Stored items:
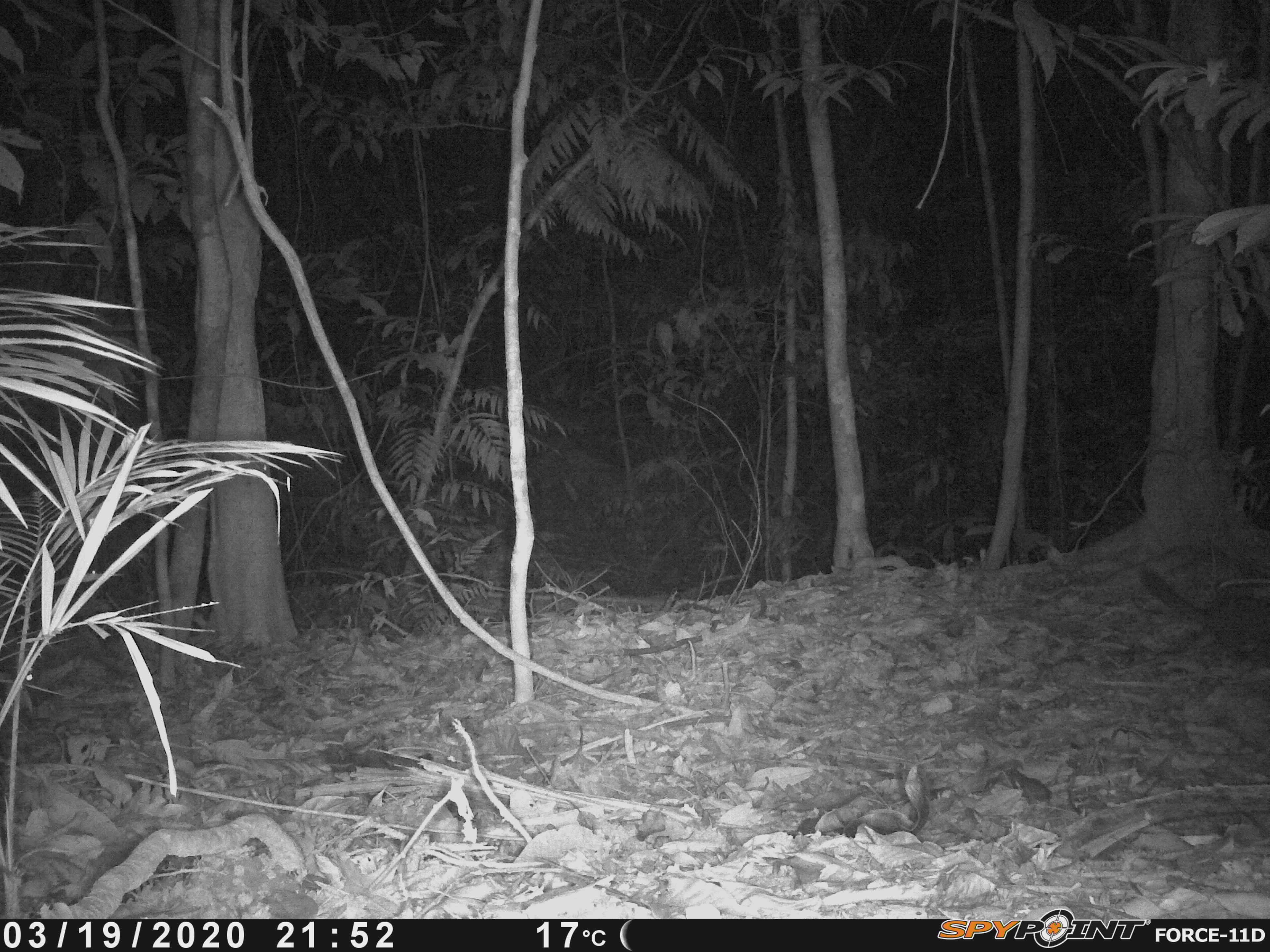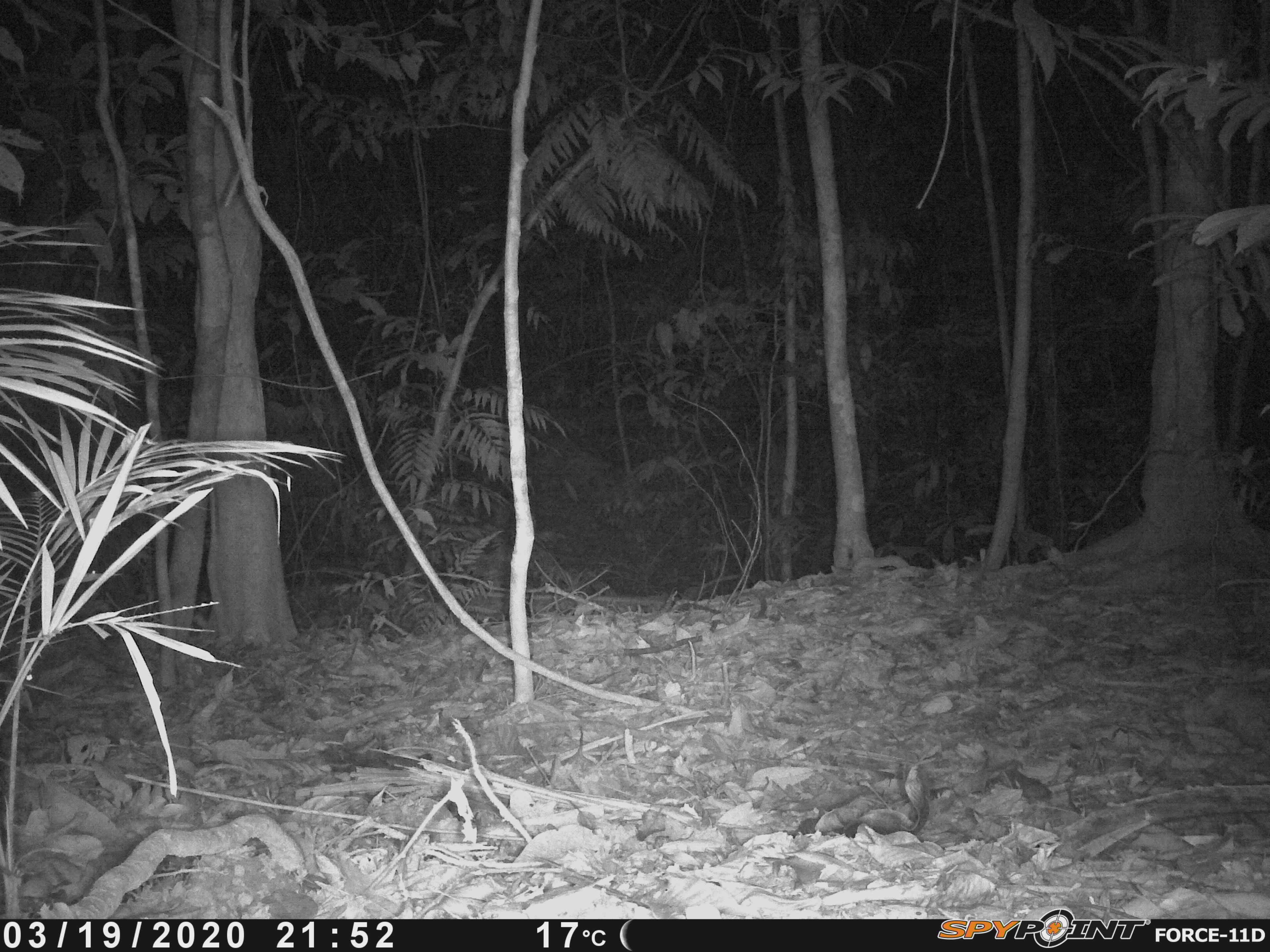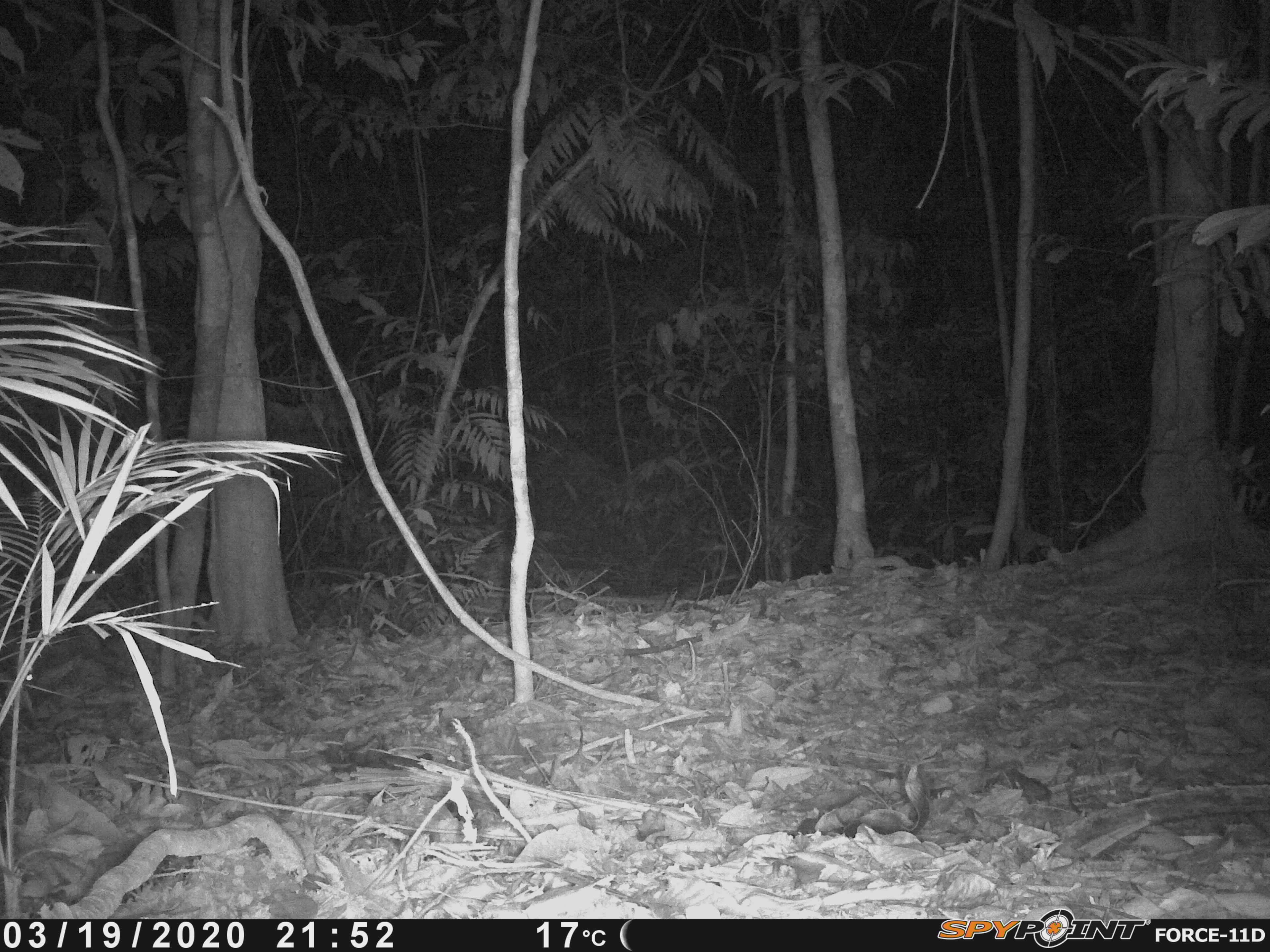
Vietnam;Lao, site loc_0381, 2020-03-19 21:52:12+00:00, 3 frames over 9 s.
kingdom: Animalia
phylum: Chordata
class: Mammalia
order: Carnivora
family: Mustelidae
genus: Melogale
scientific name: Melogale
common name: ferret badger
Ferret badger (Melogale). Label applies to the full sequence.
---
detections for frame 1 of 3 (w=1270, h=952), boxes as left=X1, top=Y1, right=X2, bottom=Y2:
ferret badger: left=1138, top=565, right=1270, bottom=659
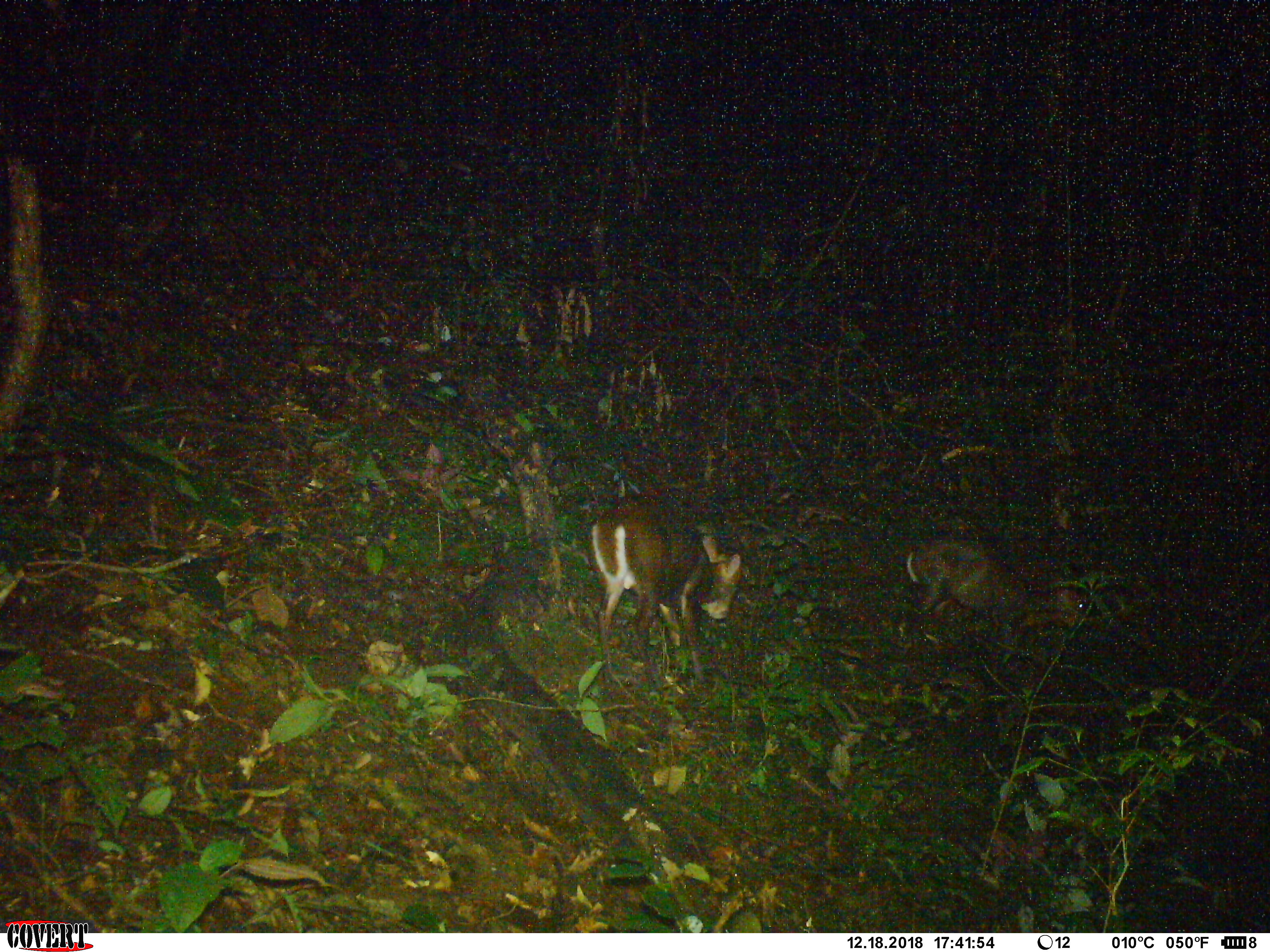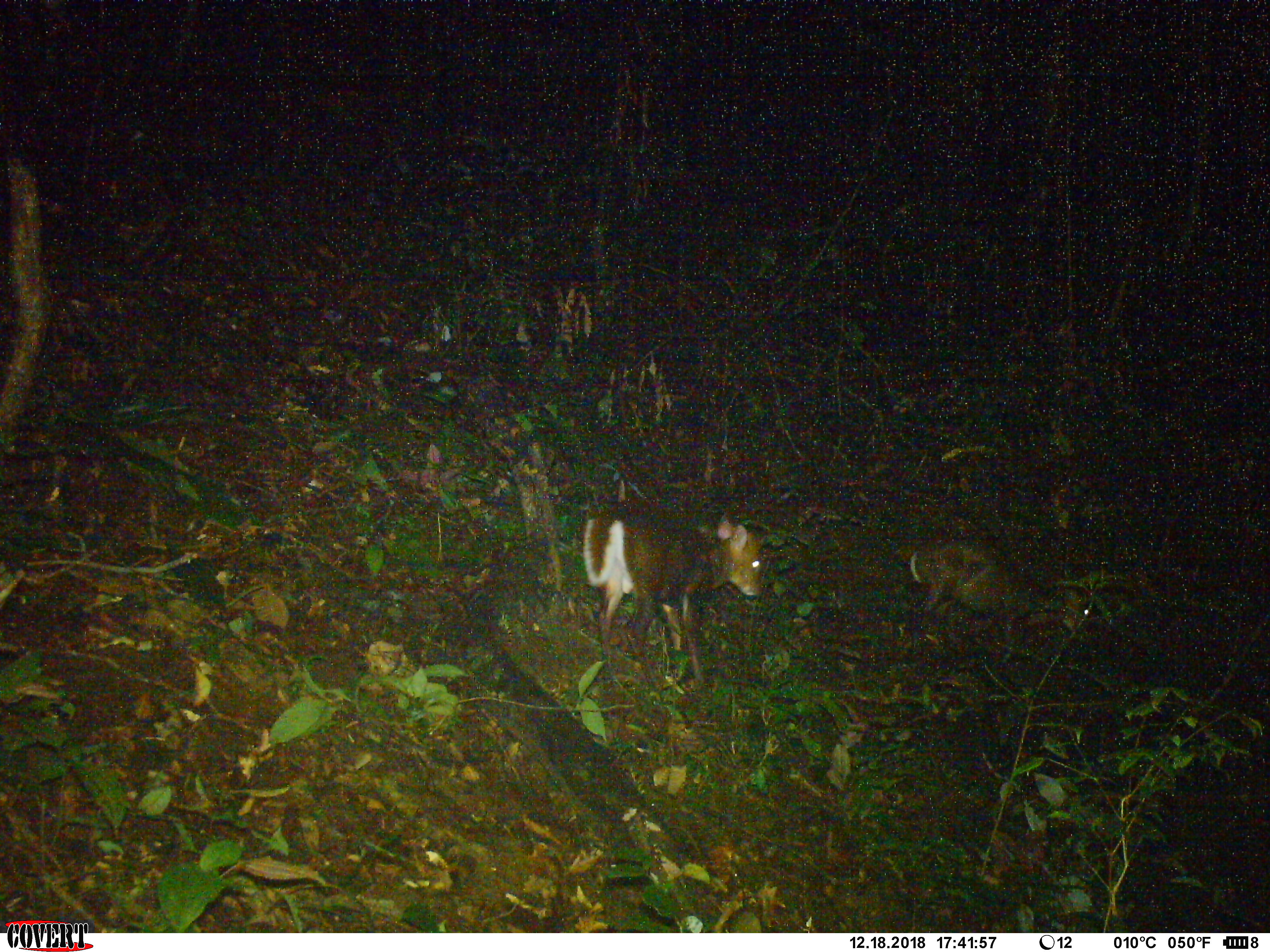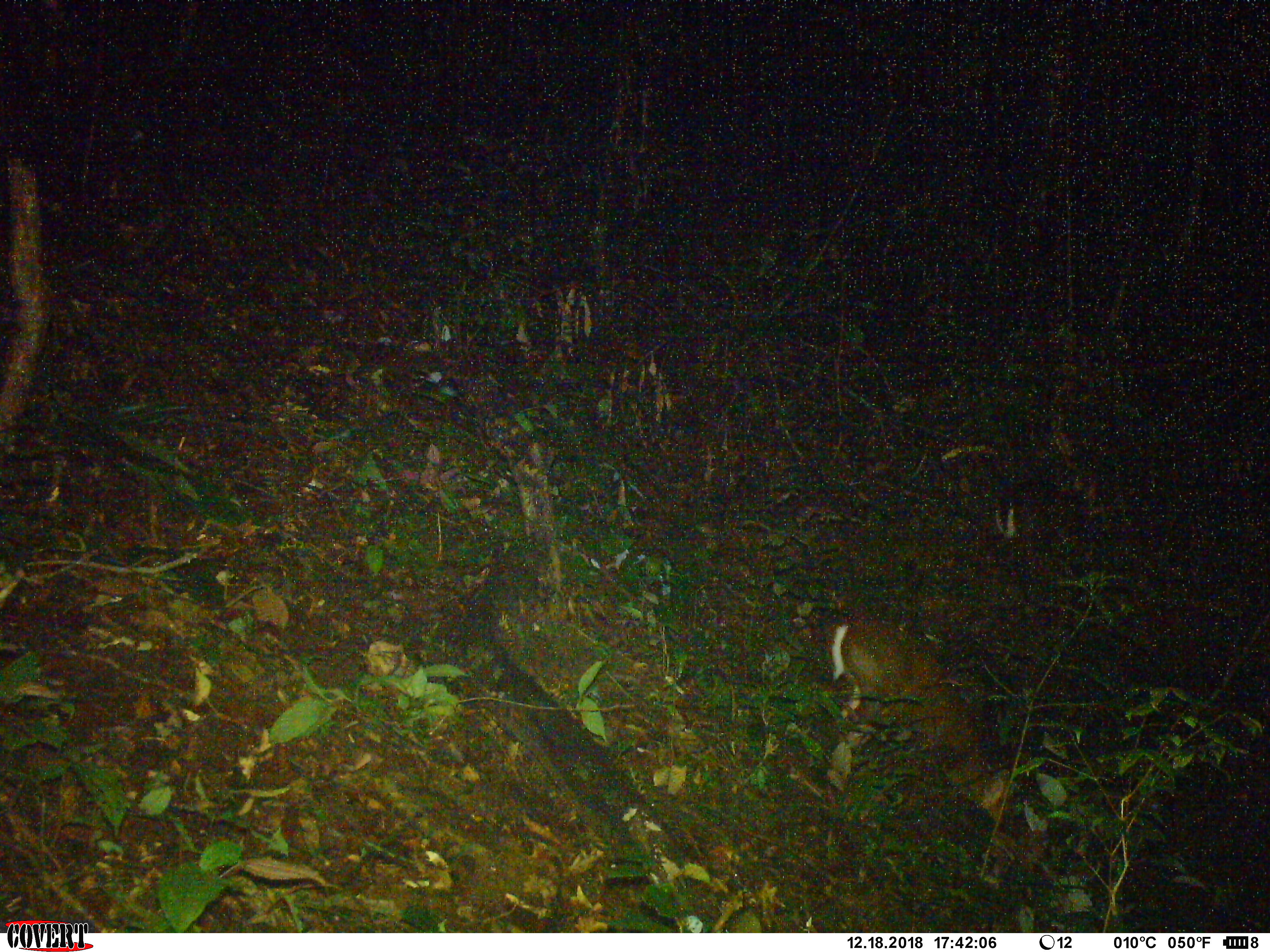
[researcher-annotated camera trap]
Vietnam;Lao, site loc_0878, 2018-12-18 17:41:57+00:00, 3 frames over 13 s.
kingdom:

TASK DETAILS:
With the pictures left out, copy exactly the lines from the one containing "genus: Melogale" through the last line of the data.

ANSWER BOX:
genus: Melogale
scientific name: Melogale
common name: ferret badger
Ferret badger (Melogale). Label applies to the full sequence.
---
detections for frame 1 of 3 (w=1270, h=952), boxes as left=X1, top=Y1, right=X2, bottom=Y2:
ferret badger: left=1138, top=565, right=1270, bottom=659
[researcher-annotated camera trap]
Vietnam;Lao, site loc_0878, 2018-12-18 17:41:57+00:00, 3 frames over 13 s.
kingdom:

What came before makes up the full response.